As you may already know, there are as many ways to Santiago de Compostela as there are pilgrims from different origins, since the Camino de Santiago started, in the Middle Ages, from the pilgrim’s own front door. Nowadays, with today’s means of transport, we can choose where to start from without having to travel for miles to get to the Jacobean basilica. However, it is very suggestive to think about the idea of starting the Camino from home. For this reason, we have brought you today a very particular Camino: The Camino de Santiago from Andalusia.
If you live in Andalusia, perhaps you would like to make a pilgrimage in this authentic way.
In the Autonomous Community of Andalusia we can identify several roads to Santiago that run through it, although practically all of them connect at some point with the main Andalusian road to Compostela, the Vía de la Plata. Although this route is the Andalusian route par excellence and recognised in the statistics of the Pilgrim’s Office in Santiago de Compostela. We can list some others, such as the Mozarabic Way, the Via Augusta from Cadiz to Seville and the Southern Way, etc. Let’s take a look at each of them, are you coming?
The Silver Route
The Silver Route is perhaps the best known of the routes that run through and from Andalusia. In fact, it is the only one that comes closest to Santiago de Compostela before dying out on another Jacobean route, namely, the French Wayor the Sanabrés Way. Its name has nothing to do with the precious metal, but rather with the derives from the phonetic evolution of the Muslim word “al-Balath“ which means “pavement” or “cobblestone road”: in fact, this route is called “road” because in some sections it runs along the magnificent paved Roman road of the 1st century B.C. that linked Emerita Augusta (Merida) and Asturica Augusta (Astorga).
A route with a strong historical justification (in fact, it was one of the first to be born), and travelled by 9,201 pilgrims in 2019, 2.65% of the total and in moderate annual increase.
In Andalusia this route runs through the province of Seville, being its capital, Seville, the official start of it. It passes through Camas, Santiponce, Guillena, Castilblanco de los Arroyos, El Berrocal, Almadén de la Plata and El Real de la Jara, being signposted with yellow arrows, although depending on the Autonomous Community the signposting may be more complete, as in the case of Galicia.
About 956 km separate Seville from Santiago de Compostela. Andalusia is very rich in natural, cultural and historical heritage. The landscape is painted with vineyards, olive groves, and ancient pastures, where we can find pigs and cattle (watch out for the bulls!). In the province of Seville we will not find a great difficulty in the terrain, although there is some ascent, being suitable for pilgrims on foot and by bicycle.
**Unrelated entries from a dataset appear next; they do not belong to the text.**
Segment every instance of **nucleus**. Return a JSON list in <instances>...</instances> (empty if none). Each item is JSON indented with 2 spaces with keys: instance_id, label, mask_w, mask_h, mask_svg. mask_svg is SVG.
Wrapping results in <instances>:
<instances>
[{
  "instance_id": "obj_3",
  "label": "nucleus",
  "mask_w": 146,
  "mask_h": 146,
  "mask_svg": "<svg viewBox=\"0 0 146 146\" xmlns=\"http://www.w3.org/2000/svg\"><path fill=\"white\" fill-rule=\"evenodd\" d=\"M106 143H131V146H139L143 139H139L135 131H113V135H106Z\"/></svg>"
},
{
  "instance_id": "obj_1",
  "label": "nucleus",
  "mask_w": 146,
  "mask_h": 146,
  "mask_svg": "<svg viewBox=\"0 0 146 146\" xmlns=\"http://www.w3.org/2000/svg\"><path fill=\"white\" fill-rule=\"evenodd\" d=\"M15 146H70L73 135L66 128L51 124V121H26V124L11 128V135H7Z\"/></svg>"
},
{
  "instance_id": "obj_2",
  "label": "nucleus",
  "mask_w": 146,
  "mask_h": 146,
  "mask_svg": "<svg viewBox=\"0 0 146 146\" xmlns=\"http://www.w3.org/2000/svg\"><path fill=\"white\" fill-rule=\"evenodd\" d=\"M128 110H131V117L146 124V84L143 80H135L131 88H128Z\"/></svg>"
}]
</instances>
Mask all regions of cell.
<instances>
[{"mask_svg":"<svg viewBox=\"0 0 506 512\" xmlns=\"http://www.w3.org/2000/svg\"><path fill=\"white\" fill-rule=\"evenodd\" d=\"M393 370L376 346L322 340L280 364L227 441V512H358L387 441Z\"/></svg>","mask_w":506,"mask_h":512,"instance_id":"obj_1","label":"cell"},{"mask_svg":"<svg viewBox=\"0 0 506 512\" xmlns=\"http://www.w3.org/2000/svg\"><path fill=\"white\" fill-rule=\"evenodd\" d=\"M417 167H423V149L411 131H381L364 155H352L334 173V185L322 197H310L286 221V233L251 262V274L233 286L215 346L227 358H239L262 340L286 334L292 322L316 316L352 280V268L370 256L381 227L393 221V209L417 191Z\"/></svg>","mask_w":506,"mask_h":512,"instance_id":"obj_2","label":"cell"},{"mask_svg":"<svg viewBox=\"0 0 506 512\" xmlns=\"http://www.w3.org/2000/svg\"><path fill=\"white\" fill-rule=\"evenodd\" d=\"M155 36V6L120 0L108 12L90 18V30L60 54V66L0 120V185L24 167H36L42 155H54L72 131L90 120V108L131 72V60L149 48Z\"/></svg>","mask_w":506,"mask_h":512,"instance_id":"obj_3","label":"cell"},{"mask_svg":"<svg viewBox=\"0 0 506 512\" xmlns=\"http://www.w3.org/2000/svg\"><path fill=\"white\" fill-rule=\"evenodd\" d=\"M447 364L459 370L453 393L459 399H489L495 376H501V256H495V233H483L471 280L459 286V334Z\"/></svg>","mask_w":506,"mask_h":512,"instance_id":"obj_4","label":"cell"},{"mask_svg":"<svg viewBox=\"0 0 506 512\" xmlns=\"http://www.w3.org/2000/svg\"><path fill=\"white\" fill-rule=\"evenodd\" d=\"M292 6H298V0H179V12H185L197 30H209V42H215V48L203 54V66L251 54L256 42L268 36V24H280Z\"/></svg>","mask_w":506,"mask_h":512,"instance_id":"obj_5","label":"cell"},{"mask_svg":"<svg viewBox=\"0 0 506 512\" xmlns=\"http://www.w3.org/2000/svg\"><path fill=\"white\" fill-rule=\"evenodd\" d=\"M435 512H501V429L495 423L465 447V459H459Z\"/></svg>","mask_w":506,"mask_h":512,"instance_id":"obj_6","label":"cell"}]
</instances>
It is a route with little traffic and in some places with few services, and there is a very important recommendation to take into account: choose well when to do it, because in the central summer months the heat can be suffocating and very dangerous. This can be applied to any route that runs through Andalusia.
A division of stages could be:
Seville – Guillena (21 km)
Guillena – Castilblanco de los Arroyos (18 km)
Castilblanco de los Arroyos – Almadén de la Plata (28 km)
Almadén de la Plata – El Real de la Jara (13 km)
The Vía de la Plata would reach this point in Andalusia, where it would pass to the province of Badajoz, in Extremadura, through which the Way would continue to Santiago de Compostela.